Etats-Unis : fin de parcours pour la réforme de santé

C'est ce week-end que doit avoir lieu le vote définitif de la Chambre des représentants sur la réforme du système de santé américain. "Le suspense touche à sa fin", soulignent Les Echos (page 6). L'enjeu est de garantir une couverture santé aux 31 millions d'Américains qui en sont dépourvus. Cette réforme, explique Libération (pages 6 et 7), obligera la plupart des Américains à s'assurer contre la maladie. Pour cela, "des subventions seront accordées aux plus nécessiteux et des pénalités imposées à ceux qui continueraient à refuser de s'assurer".

La mise en place de dispositif devrait aussi permettre de maîtriser les dépenses et de réduire le déficit budgétaire de 130 milliards de dollars (96 millions d'euros) d'ici à 2020. Si cette réforme n'est pas adoptée, poursuit le quotidien, "les dépenses américaines de santé continueront de déraper et pourraient atteindre 25% du PIB en 2025 (contre 16% aujourd'hui et 11% en France)". Par ces temps de crise, cette ré­forme serait la bienvenue, estime La Tribune (page 8). En effet, "la récession accroît le nombre des habitants sans couverture et menace les finances des hôpitaux publics".
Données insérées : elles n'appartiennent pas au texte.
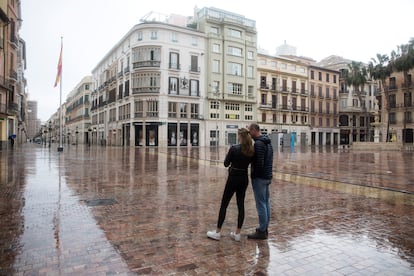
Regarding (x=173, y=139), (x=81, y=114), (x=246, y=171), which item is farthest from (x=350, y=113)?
(x=246, y=171)

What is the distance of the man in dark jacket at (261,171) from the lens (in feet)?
14.5

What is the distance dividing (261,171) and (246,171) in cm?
22

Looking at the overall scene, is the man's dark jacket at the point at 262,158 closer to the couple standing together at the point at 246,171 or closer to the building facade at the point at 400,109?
the couple standing together at the point at 246,171

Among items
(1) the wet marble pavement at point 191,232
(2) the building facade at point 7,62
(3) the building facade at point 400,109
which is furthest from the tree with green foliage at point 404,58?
(2) the building facade at point 7,62

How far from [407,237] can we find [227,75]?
47.9 meters

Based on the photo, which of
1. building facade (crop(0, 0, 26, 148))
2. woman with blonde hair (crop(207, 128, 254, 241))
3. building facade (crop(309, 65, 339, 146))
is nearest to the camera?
woman with blonde hair (crop(207, 128, 254, 241))

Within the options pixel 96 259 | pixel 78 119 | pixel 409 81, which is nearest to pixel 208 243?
pixel 96 259

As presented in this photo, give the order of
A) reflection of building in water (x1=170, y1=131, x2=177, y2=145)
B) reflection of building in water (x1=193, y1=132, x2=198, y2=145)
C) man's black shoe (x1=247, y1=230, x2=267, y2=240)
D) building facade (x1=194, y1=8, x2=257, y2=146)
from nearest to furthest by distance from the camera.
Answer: man's black shoe (x1=247, y1=230, x2=267, y2=240), reflection of building in water (x1=170, y1=131, x2=177, y2=145), reflection of building in water (x1=193, y1=132, x2=198, y2=145), building facade (x1=194, y1=8, x2=257, y2=146)

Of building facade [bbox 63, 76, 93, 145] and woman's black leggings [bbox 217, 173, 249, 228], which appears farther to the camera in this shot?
building facade [bbox 63, 76, 93, 145]

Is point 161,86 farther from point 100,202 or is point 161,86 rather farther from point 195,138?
Result: point 100,202

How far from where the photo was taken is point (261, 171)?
176 inches

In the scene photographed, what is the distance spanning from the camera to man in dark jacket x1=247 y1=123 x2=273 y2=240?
443 cm

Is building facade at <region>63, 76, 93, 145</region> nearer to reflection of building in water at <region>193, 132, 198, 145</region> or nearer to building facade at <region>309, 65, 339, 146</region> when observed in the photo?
reflection of building in water at <region>193, 132, 198, 145</region>

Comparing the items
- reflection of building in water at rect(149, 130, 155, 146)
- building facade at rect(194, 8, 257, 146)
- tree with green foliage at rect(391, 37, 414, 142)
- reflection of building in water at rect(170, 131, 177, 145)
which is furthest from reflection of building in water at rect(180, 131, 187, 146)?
tree with green foliage at rect(391, 37, 414, 142)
En 2009, raconte le quotidien économique, les hôpitaux de New York ont soigné 453.000 patients sans assurance, soit "un bond en avant de 14% en trois ans". Dans le même temps, l'Etat de New York réduisait de 240 millions de dollars sa contribution annuelle aux hôpitaux de la ville. Et visiblement, il n'entend pas en rester là : à partir du mois prochain, il prévoit en effet d'amputer cette contribution de 70 millions de dollars supplémentaires.

"Malbouffe" : prescrire ou proscrire ?
On trouve de tout au Salon annuel des médecins généralistes qui se tient actuellement à Paris. En sillonnant les allées du Medec, Le Parisien/Aujourd'hui (page 11) a été surpris d'y trouver les stands de plusieurs sociétés agroalimentaires "peu réputées pour la diététique de leurs produits".

Coca-Cola®, McDonald's® ou bien en­core McCain® se sont en effet réunis dans une même zone du salon, baptisée Nutria®. Cette zone veut être pour les médecins "le lieu de formation idéal pour alimenter vos connaissances et répondre à vos patients en termes de nutrition", rapporte le journal. Ainsi, une diététicienne de Coca-Cola® affirme que les frites et les sodas ne font pas grossir et que ce sont "les abus qui entraînent un surpoids".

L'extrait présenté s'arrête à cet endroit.